The rally came after 13 extraordinary months in Russia’s emerging political consciousness. In December 2011, demonstrators unexpectedly began rallying for fair elections, charging that the vote for the Duma that month had been distorted by widespread fraud in favor of President Vladimir Putin’s United Russia party. The authorities have fought back with repressive laws and a robust anti-Americanism.
Although leaders of the opposition joined Sunday’s march, it was cast as a civic event, not a political one. The rally seemed to rouse the opposition, bringing out stay-at-homes as well as those who had begun to avoid protest as they lost hope in its effectiveness.
“I’m against this anti-orphan law,” said Yevgeny Skvortsov, a 22-year-old student. “Children shouldn’t be caught in bureaucratic games.”
Shivering in the 14-degree air, he bore the likeness of Nikolai Gonchar, a United Russia deputy who voted for the ban, on a poster attached to a pole, as if carrying a head on a pike. Skvortsov, who is about to leave for India for a year-long IT course, said that he had gone to earlier rallies and that the passage of the adoption law had relighted his passion.
“If there’s a revolution,” he said, smiling, “I’ll be on the first flight back.”
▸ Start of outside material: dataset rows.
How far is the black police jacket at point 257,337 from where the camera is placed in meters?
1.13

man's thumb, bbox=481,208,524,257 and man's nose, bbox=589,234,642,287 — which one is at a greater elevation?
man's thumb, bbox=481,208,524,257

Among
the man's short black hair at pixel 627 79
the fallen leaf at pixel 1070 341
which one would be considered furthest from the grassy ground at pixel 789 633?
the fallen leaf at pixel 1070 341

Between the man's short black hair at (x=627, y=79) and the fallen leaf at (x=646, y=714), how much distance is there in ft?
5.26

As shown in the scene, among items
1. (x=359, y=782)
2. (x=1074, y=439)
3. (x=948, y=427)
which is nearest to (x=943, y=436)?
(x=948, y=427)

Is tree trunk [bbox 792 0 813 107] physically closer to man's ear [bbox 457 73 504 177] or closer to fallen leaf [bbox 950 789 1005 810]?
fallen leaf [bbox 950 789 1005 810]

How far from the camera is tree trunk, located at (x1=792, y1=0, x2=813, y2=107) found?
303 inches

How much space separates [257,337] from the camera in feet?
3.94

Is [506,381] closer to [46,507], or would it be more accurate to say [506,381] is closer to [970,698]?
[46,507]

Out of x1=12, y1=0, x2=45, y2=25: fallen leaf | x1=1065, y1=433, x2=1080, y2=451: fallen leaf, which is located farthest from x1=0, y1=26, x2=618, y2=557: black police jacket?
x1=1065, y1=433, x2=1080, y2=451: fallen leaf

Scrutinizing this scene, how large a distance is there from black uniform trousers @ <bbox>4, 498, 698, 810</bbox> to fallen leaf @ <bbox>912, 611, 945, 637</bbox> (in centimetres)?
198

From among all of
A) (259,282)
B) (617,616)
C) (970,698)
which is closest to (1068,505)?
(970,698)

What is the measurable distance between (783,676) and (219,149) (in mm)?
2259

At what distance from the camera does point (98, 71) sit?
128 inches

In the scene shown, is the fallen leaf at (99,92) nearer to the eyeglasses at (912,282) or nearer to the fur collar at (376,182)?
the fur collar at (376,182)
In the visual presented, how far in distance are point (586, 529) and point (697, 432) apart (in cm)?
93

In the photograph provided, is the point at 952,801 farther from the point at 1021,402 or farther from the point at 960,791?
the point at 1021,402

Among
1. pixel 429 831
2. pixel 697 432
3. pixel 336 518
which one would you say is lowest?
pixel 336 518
The Duma has passed ever more restrictive laws against dissidents, who first came out on the streets because they considered the parliamentary election illegitimate. Putin began to blame the nascent protest movement on manipulative U.S. policy, accusing Secretary of State Hillary Rodham Clinton of encouraging such demonstrations. In September, the U.S. Agency for International Development was expelled from Russia. The Duma went on to pass the adoption ban and is considering a law making it illegal for Russians with dual citizenship and foreigners to criticize Russia on state media.
The adoption ban was passed in retaliation for the U.S. enactment of the Magnitsky Act in early December. The law, which imposes visa and financial restrictions on corrupt Russians, infuriated Putin and his government, but many Russians approved of it because they saw it as aimed at crooked officials rather than ordinary citizens.
“I’m very grateful to the American people for the Magnitsky law,” said Georgy Didenko, who journeyed three hours by train from Tver to join the protest. “You saved the honor of the Russian people with this law. We didn’t — you did.”